“Kit?” Kale’s voice asks in my ear, and I shake my head of thoughts of my morning with Shawn to answer him. I’m sitting on a curb outside of a Bojangles fast-food joint while the guys finish their breakfasts inside, a phone to my ear and my skin melting off.
“I’m sticky.”
“Huh?”
“Georgia,” I grumble, wiping the sweat off my arms and peeling myself from the curb to find the shade of an overhang. “It’s sticky. Seriously, my skin is like goo right now.”
“Ew.”
“I look like a melting wax figure. I swear to God, the insides of my ears are sweating.”
“You’re nasty,” Kale says.
“I know.” I cradle the phone against my shoulder and flap my arms like a chicken to get some airflow. “Don’t you dare bury me in Georgia. Scrape me off the sidewalk and ship me to Antarctica or something.”
My brother chuckles, and I lift the back of my oversized band tank to press my back against the shadowed brick of a nearby building, ignoring the judgmental looks I get from passing pedestrians. “So I take it you’re ready to come home this weekend?” he asks.
My thoughts immediately jump back to Shawn and the way he kissed me in the kitchen this morning. The one morning Adam decided to wake up early, it had to be today. Every damn time Shawn and I start getting too hot, something always happens to hose us down, and I’m not sure if I should be thankful for it or flatten all six tires of the bus.
“No,” I admit, and then I sigh and start pouring my heart out. “Shawn and I—”
“Uuuggghhh,” Kale groans. “I knew it! I knew it.”
I close my eyes behind the dark shades I’m wearing. “I don’t know what’s going to happen when we get home.”

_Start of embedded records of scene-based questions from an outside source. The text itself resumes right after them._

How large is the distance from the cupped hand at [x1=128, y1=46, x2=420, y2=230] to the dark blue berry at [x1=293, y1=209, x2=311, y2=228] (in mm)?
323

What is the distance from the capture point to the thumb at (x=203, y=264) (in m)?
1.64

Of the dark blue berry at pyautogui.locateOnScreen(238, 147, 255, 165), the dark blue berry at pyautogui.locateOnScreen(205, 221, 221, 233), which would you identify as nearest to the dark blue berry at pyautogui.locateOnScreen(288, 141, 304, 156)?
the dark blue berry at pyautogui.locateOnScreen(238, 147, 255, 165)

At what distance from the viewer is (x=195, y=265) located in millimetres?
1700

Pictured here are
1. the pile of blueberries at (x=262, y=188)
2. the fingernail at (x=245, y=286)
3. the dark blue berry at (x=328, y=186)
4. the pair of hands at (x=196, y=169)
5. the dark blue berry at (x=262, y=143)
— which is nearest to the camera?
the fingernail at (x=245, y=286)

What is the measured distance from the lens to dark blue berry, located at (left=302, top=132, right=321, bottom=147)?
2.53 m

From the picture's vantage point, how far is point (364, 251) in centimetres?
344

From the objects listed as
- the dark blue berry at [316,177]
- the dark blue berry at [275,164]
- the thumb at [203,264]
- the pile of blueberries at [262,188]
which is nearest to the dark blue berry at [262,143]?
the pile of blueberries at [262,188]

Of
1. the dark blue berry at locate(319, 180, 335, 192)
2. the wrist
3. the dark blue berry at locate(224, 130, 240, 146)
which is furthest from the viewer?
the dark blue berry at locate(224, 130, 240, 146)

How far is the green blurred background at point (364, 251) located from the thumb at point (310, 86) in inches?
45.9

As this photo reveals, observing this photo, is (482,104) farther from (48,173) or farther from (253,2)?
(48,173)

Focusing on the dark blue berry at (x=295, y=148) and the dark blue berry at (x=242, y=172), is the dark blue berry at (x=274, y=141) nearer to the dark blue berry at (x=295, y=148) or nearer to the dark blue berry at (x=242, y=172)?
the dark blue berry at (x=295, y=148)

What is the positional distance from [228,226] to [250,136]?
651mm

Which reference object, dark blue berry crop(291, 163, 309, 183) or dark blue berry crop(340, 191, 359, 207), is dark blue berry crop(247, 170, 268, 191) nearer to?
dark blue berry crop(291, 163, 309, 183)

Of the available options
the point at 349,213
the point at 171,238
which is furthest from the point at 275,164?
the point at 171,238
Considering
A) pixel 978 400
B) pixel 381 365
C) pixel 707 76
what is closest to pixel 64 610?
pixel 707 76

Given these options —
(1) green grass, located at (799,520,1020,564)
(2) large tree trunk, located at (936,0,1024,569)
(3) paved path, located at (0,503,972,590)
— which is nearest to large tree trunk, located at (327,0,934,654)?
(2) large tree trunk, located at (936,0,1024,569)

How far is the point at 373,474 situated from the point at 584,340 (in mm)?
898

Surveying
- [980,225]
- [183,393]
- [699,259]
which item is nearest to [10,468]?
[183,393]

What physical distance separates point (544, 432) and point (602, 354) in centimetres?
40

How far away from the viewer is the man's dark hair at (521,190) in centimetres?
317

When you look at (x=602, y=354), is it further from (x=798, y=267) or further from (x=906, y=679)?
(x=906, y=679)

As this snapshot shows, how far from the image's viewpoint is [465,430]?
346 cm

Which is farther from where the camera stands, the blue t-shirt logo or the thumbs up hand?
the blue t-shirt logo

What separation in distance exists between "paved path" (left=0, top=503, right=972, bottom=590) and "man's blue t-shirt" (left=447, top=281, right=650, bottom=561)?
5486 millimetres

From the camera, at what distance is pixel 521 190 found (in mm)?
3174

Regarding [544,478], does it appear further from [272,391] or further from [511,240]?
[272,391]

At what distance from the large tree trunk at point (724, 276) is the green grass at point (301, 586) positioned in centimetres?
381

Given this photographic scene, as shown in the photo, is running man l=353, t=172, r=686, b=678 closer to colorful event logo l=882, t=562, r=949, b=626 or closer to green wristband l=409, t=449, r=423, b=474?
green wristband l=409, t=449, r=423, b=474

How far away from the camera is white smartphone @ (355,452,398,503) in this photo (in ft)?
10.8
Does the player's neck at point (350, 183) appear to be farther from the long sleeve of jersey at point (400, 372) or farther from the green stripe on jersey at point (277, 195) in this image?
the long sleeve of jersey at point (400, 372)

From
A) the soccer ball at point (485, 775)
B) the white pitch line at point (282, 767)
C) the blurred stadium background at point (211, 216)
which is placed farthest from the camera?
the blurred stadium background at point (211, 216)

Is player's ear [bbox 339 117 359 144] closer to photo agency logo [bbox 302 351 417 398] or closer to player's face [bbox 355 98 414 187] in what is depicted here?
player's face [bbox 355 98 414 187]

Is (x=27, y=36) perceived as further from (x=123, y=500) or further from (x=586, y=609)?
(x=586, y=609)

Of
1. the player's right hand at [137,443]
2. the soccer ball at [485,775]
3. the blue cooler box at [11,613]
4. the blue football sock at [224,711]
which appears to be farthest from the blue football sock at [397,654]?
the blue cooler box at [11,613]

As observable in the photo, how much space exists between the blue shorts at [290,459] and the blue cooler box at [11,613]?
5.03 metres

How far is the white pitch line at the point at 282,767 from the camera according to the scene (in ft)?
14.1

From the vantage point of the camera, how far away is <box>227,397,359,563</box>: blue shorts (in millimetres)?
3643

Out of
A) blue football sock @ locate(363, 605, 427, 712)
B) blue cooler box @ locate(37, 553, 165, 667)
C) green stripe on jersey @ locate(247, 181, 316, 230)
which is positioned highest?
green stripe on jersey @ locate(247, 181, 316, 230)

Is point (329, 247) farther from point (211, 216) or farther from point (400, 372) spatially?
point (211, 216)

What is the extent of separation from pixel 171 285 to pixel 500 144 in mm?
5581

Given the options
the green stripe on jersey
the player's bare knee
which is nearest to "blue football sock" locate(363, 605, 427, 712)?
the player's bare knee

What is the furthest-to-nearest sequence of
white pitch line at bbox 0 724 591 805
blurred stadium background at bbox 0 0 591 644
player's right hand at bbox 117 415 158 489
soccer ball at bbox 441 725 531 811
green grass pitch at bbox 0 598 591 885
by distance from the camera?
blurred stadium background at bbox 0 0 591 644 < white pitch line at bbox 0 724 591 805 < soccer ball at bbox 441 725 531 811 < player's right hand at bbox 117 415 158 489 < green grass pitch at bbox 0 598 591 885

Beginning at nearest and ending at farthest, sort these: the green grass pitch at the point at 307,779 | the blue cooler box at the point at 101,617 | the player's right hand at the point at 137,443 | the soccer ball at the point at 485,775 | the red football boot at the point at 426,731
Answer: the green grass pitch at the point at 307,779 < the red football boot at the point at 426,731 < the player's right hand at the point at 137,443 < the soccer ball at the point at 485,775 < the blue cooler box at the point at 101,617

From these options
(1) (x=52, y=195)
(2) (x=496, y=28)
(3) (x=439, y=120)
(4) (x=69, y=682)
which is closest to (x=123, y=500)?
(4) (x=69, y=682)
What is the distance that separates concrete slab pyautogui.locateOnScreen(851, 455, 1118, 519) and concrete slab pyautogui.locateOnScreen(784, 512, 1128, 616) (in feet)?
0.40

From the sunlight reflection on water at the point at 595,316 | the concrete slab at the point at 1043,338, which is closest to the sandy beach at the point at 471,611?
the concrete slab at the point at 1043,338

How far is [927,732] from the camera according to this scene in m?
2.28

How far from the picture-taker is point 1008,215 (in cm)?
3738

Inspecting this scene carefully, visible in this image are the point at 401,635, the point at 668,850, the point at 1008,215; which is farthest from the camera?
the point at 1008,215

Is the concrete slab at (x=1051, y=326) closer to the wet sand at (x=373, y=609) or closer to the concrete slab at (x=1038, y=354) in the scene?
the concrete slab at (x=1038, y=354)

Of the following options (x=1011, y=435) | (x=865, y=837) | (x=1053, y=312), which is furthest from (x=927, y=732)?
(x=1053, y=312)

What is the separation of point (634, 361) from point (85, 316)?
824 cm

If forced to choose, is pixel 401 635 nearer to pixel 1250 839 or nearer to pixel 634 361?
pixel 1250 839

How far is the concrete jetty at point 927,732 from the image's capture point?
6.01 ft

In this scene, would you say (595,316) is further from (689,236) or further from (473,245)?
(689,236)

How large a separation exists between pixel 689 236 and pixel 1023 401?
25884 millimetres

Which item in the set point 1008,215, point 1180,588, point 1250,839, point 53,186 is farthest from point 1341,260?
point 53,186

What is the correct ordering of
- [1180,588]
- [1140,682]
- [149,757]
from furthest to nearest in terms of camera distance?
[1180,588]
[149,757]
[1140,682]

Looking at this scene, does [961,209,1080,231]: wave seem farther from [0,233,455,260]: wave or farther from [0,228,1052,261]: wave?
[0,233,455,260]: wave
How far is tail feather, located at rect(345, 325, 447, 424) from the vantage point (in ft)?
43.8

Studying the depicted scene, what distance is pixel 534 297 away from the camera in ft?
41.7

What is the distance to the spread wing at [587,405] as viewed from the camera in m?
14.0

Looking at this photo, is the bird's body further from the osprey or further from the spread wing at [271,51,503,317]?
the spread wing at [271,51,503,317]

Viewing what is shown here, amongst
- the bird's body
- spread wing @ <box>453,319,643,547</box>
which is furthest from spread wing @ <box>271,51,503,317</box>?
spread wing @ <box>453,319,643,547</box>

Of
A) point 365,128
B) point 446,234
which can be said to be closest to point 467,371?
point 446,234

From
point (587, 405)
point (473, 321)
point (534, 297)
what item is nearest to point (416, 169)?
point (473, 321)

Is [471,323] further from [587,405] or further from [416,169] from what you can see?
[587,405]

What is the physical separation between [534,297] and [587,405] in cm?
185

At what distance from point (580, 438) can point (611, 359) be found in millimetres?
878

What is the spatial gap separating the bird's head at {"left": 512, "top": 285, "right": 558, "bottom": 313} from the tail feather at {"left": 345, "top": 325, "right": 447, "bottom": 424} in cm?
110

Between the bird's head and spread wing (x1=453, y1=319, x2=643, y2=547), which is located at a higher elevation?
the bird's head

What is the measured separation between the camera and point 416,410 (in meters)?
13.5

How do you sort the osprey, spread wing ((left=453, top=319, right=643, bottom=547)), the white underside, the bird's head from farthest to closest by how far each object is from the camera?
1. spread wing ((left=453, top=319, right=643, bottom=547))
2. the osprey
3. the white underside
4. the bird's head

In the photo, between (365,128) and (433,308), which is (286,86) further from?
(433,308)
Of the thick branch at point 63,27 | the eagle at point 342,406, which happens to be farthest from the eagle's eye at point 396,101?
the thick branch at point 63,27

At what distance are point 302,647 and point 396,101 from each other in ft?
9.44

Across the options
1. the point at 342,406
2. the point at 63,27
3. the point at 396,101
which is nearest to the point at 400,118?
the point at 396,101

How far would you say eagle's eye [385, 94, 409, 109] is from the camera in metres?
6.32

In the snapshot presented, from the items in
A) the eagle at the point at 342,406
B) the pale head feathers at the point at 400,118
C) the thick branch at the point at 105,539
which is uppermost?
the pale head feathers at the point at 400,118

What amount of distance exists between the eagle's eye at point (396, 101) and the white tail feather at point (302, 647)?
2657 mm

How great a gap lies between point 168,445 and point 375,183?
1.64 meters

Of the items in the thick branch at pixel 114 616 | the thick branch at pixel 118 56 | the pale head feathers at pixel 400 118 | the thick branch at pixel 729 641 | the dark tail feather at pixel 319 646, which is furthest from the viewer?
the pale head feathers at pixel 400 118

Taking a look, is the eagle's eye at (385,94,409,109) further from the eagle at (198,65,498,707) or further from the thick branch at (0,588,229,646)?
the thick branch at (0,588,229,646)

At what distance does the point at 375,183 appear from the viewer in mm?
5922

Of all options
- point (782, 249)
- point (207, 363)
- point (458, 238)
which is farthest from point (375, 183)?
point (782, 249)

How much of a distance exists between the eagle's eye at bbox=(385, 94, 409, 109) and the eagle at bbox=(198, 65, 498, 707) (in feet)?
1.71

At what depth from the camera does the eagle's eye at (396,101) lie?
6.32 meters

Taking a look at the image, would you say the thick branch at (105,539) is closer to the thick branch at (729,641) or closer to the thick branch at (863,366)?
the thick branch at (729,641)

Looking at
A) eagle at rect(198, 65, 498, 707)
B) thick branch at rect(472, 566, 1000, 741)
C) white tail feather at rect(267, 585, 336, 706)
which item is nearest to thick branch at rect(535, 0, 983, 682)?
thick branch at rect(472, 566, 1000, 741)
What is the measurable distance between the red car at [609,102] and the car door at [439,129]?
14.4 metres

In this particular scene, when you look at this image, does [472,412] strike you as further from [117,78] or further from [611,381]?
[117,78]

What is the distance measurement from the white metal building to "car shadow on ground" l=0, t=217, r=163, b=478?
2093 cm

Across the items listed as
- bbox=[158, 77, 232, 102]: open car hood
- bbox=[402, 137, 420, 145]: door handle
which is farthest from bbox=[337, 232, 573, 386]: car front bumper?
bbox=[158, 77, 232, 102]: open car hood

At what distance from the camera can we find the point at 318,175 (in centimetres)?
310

It’s not like I haven’t thought about it a million or two million times. I don’t want us to stay a secret forever, but I’m the one who made us one in the first place, by hiding what we were up to in the kitchen from Joel, and Shawn has been content to keep it that way. How will I look if I change my mind now? Needy. Desperate. Pathetic. Shawn hasn’t said what he wants from me, and I’m too scared of disappointment to ask. I’m too scared of having my heart broken. Again.
“Did he actually ask you out, or is he just using you as a fuck buddy?” Kale asks.
“We haven’t fucked.”
“Answer the question.”
“I don’t know.”
“How do you not know?”
“I think we’re together,” I say, mostly to appease my brother, because honestly, I’m not sure what I think.
“You think?”
I wipe a layer of sweat off my brow. “I think I’m falling for him again.”
“Bullshit,” Kale says, like I’m his petulant kid sister, which I am. “You love him, and we both know it. You never stopped.”
My twin says out loud what my heart already knows, and there’s no use denying it anymore. “I thought I was over him.”
“Yeah,” Kale says as I wipe my clammy hand on my shorts, “because you’re stupid.”
I slink down against the brick wall until I’m sitting with my knees against my chest. I don’t bother arguing with him, and he doesn’t bother rubbing it in. We both know I’m teetering on the edge of another heartbreak, and we both know I’m going to risk it anyway. Because Shawn has always been worth the risk to me, and these past few weeks have only given me a million more reasons why.
It’s because he puts honey in Adam’s whiskey before shows to help his voice, and because he tapes a bottle of aspirin above Joel’s bunk when he’s doomed to wake with a hangover. It’s because he makes me smile when he smiles, and makes me laugh when he laughs.
Getting to know him—really know him—has only made my feelings for him deeper. What I felt for him when I was fifteen is nothing compared to what I feel for him now—now that I know he feels something for me too, even if I don’t know exactly what that something is.
Kale and I let my confession hang between us, not needing to say anything else because we both know what each other would say. He’d say I need to stop messing with Shawn before I get hurt again. I’d say it’s too late for that. He’d tell me he doesn’t like him. I’d say I know. He’d ask what I plan to do when he does hurt me again. I’d sigh and have no answer to give him.
“Leti wants me to come out to Mom and Dad,” he says, and I’m thankful for the favor he’s doing me by changing the subject.
“Of course he does.”
Leti and Kale really hit it off the night we all went to Out. Even though I texted them to tell them they could sleep on the bus that night before heading home, they never showed up. They partied all night, have talked almost every day since, and have even gone out a few times. I’ve rubbed it in Kale’s face that I told him they’d be perfect together, and he hasn’t denied any of it.
When he goes as quiet as I had, I ask, “What are you going to do?”
“I don’t know.”
“Well, you know what I think.” I push to my feet as the guys file out of Bojangles, with Adam already lighting a cigarette and Joel already complaining about the heat. Shawn has his cell to his ear, and the look he gives me when he sees the way my ripped white tank is clinging to my skin makes my sunburned cheeks blaze even hotter.